START PASSAGE SHOWN
Walnuts are one of the oldest sources of food known to man. The so-called European walnut is one of half a dozen species and is indigenous to Persia. The Phoenicians traded walnuts. The Romans sanctified them, naming them julgas regia in honour of Jupiter, their king.
The trees were introduced to Britain in the 16th century where they were called walnuts because, in the language of the day, "wal" meant "foreign".
Walnut trees flourish in temperate climates and start bearing nuts six to eight years after being planted and continue to produce for about a century.
In New Zealand, small green fruits arrive about January and before the inner shell is formed, they are often gathered to turn into ketchup or to pickle. The walnuts turn black and these vinegary morsels are excellent served with roasted pork or on antipasto platters with cheese.
We enjoy walnuts as nibbles, in salads, baking and desserts but in many European countries they are simmered with poultry, used as a stuffing or ground and turned into soups or sauces.
END PASSAGE SHOWN
START DATASET EXTRACT
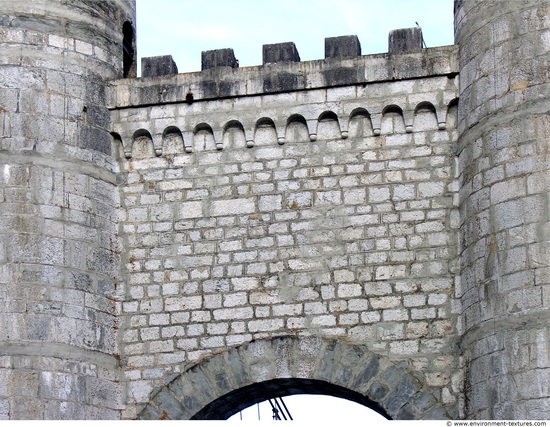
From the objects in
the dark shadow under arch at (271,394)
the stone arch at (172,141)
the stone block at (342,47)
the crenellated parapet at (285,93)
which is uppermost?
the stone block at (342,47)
END DATASET EXTRACT
START DATASET EXTRACT
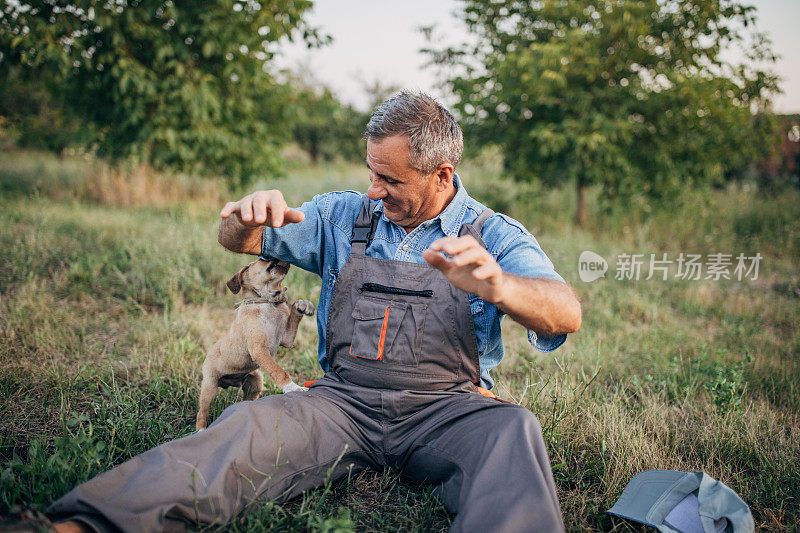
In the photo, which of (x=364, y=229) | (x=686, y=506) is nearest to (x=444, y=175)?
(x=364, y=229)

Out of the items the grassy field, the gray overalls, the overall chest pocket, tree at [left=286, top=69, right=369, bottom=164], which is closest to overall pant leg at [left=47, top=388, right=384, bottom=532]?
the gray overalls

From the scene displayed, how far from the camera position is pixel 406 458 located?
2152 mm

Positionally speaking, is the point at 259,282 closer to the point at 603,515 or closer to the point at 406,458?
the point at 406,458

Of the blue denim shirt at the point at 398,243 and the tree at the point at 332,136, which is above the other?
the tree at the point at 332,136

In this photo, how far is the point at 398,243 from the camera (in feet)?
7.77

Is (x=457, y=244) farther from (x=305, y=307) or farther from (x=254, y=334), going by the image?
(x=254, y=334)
END DATASET EXTRACT
__TO DO__:
1 > Set down the part of the walnut passage above that opens with the words containing "We enjoy walnuts" and closes with "soups or sauces.", keeping every word as it appears.
2 > Take the walnut passage above further, writing on from its last sentence.

__OUTPUTS IN ORDER__:
1 >
We enjoy walnuts as nibbles, in salads, baking and desserts but in many European countries they are simmered with poultry, used as a stuffing or ground and turned into soups or sauces.

2 >
Walnuts contain 52 to 70 per cent oil and more than 90 per cent of this is as unsaturated fatty acids - the good oil that helps lower levels of cholesterol in the blood. They are great brain food - walnuts in their shells even look like brains!
They're also high in omega-3, protein, minerals and fibre and have been found to help reduce the risk of type 2 diabetes.
Walnuts will keep fresh in their shells in a cool place for many months. When shelled, I believe they are best refrigerated or frozen to keep their fabulous nutty flavour and, in warmer climes, to prevent them from becoming rancid. It is not necessary to rub off the papery skin as this is where many of the antioxidants are stored.
Take care when toasting walnuts. Excessive heat can damage the heart-friendly fats so keep toasting temperature to 180C or under and bake them for no more than 10 minutes.